(STORED DATA)

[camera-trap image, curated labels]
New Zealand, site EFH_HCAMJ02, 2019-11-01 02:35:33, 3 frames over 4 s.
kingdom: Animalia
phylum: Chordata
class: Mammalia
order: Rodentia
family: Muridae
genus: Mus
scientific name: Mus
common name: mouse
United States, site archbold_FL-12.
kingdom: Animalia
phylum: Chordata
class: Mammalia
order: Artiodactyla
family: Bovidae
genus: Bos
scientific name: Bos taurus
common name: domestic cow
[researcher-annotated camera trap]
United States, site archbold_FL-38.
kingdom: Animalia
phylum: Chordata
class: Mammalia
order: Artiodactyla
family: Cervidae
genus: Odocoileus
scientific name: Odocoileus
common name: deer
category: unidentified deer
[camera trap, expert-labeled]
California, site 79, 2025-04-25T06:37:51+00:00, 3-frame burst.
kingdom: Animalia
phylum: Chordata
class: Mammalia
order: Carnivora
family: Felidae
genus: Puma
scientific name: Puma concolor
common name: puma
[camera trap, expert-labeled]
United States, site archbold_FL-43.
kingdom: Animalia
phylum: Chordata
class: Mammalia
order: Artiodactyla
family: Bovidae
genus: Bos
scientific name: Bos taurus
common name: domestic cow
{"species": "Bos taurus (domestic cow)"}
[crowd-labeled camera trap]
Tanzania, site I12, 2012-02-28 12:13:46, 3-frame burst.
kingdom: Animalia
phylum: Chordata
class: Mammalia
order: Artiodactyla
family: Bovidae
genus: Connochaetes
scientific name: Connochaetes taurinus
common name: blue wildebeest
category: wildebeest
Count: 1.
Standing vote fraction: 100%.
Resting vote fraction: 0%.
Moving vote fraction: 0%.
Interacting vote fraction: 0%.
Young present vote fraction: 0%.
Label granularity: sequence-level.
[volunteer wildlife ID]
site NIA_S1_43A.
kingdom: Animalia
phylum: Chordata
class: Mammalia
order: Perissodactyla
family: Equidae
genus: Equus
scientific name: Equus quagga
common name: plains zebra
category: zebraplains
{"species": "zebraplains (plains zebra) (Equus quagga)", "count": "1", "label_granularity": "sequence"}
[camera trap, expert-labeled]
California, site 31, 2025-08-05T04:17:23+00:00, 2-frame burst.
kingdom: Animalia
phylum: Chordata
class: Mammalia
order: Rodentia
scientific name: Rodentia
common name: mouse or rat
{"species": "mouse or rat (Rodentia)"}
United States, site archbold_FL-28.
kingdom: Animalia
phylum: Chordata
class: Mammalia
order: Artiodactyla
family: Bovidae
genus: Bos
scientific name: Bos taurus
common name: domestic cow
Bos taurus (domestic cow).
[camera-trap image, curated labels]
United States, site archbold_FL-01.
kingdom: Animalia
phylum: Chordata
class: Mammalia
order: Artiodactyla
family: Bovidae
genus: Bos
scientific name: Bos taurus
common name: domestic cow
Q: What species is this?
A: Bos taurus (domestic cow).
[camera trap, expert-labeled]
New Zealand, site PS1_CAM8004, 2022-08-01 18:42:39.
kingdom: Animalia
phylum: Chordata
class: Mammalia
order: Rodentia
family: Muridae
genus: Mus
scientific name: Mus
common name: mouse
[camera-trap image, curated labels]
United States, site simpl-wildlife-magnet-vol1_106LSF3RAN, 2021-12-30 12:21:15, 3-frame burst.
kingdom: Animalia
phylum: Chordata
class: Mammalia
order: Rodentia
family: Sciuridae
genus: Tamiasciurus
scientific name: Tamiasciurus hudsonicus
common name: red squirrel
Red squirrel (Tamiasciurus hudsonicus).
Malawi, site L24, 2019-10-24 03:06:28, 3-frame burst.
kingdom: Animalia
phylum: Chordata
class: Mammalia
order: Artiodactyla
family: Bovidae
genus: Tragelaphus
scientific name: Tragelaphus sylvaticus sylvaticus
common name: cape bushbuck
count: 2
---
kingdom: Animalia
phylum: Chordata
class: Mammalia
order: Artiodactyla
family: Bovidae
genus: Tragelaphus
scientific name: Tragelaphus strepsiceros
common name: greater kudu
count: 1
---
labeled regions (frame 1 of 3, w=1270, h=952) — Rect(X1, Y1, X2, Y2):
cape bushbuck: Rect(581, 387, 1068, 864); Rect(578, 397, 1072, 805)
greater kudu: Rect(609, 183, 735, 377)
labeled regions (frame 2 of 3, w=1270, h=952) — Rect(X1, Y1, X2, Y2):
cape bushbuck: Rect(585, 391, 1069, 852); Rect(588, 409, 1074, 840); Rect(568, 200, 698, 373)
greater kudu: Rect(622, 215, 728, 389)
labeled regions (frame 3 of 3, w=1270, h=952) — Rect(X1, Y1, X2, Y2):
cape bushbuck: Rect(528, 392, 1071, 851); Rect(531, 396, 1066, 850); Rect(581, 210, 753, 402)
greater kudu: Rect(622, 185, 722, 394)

(End STORED DATA)

Output the complete data exactly as written.

[camera-trap image, curated labels]
New Zealand, site EFH_HCAMJ02, 2019-11-01 02:35:33, 3 frames over 4 s.
kingdom: Animalia
phylum: Chordata
class: Mammalia
order: Rodentia
family: Muridae
genus: Mus
scientific name: Mus
common name: mouse
United States, site archbold_FL-12.
kingdom: Animalia
phylum: Chordata
class: Mammalia
order: Artiodactyla
family: Bovidae
genus: Bos
scientific name: Bos taurus
common name: domestic cow
[researcher-annotated camera trap]
United States, site archbold_FL-38.
kingdom: Animalia
phylum: Chordata
class: Mammalia
order: Artiodactyla
family: Cervidae
genus: Odocoileus
scientific name: Odocoileus
common name: deer
category: unidentified deer
[camera trap, expert-labeled]
California, site 79, 2025-04-25T06:37:51+00:00, 3-frame burst.
kingdom: Animalia
phylum: Chordata
class: Mammalia
order: Carnivora
family: Felidae
genus: Puma
scientific name: Puma concolor
common name: puma
[camera trap, expert-labeled]
United States, site archbold_FL-43.
kingdom: Animalia
phylum: Chordata
class: Mammalia
order: Artiodactyla
family: Bovidae
genus: Bos
scientific name: Bos taurus
common name: domestic cow
{"species": "Bos taurus (domestic cow)"}
[crowd-labeled camera trap]
Tanzania, site I12, 2012-02-28 12:13:46, 3-frame burst.
kingdom: Animalia
phylum: Chordata
class: Mammalia
order: Artiodactyla
family: Bovidae
genus: Connochaetes
scientific name: Connochaetes taurinus
common name: blue wildebeest
category: wildebeest
Count: 1.
Standing vote fraction: 100%.
Resting vote fraction: 0%.
Moving vote fraction: 0%.
Interacting vote fraction: 0%.
Young present vote fraction: 0%.
Label granularity: sequence-level.
[volunteer wildlife ID]
site NIA_S1_43A.
kingdom: Animalia
phylum: Chordata
class: Mammalia
order: Perissodactyla
family: Equidae
genus: Equus
scientific name: Equus quagga
common name: plains zebra
category: zebraplains
{"species": "zebraplains (plains zebra) (Equus quagga)", "count": "1", "label_granularity": "sequence"}
[camera trap, expert-labeled]
California, site 31, 2025-08-05T04:17:23+00:00, 2-frame burst.
kingdom: Animalia
phylum: Chordata
class: Mammalia
order: Rodentia
scientific name: Rodentia
common name: mouse or rat
{"species": "mouse or rat (Rodentia)"}
United States, site archbold_FL-28.
kingdom: Animalia
phylum: Chordata
class: Mammalia
order: Artiodactyla
family: Bovidae
genus: Bos
scientific name: Bos taurus
common name: domestic cow
Bos taurus (domestic cow).
[camera-trap image, curated labels]
United States, site archbold_FL-01.
kingdom: Animalia
phylum: Chordata
class: Mammalia
order: Artiodactyla
family: Bovidae
genus: Bos
scientific name: Bos taurus
common name: domestic cow
Q: What species is this?
A: Bos taurus (domestic cow).
[camera trap, expert-labeled]
New Zealand, site PS1_CAM8004, 2022-08-01 18:42:39.
kingdom: Animalia
phylum: Chordata
class: Mammalia
order: Rodentia
family: Muridae
genus: Mus
scientific name: Mus
common name: mouse
[camera-trap image, curated labels]
United States, site simpl-wildlife-magnet-vol1_106LSF3RAN, 2021-12-30 12:21:15, 3-frame burst.
kingdom: Animalia
phylum: Chordata
class: Mammalia
order: Rodentia
family: Sciuridae
genus: Tamiasciurus
scientific name: Tamiasciurus hudsonicus
common name: red squirrel
Red squirrel (Tamiasciurus hudsonicus).
Malawi, site L24, 2019-10-24 03:06:28, 3-frame burst.
kingdom: Animalia
phylum: Chordata
class: Mammalia
order: Artiodactyla
family: Bovidae
genus: Tragelaphus
scientific name: Tragelaphus sylvaticus sylvaticus
common name: cape bushbuck
count: 2
---
kingdom: Animalia
phylum: Chordata
class: Mammalia
order: Artiodactyla
family: Bovidae
genus: Tragelaphus
scientific name: Tragelaphus strepsiceros
common name: greater kudu
count: 1
---
labeled regions (frame 1 of 3, w=1270, h=952) — Rect(X1, Y1, X2, Y2):
cape bushbuck: Rect(581, 387, 1068, 864); Rect(578, 397, 1072, 805)
greater kudu: Rect(609, 183, 735, 377)
labeled regions (frame 2 of 3, w=1270, h=952) — Rect(X1, Y1, X2, Y2):
cape bushbuck: Rect(585, 391, 1069, 852); Rect(588, 409, 1074, 840); Rect(568, 200, 698, 373)
greater kudu: Rect(622, 215, 728, 389)
labeled regions (frame 3 of 3, w=1270, h=952) — Rect(X1, Y1, X2, Y2):
cape bushbuck: Rect(528, 392, 1071, 851); Rect(531, 396, 1066, 850); Rect(581, 210, 753, 402)
greater kudu: Rect(622, 185, 722, 394)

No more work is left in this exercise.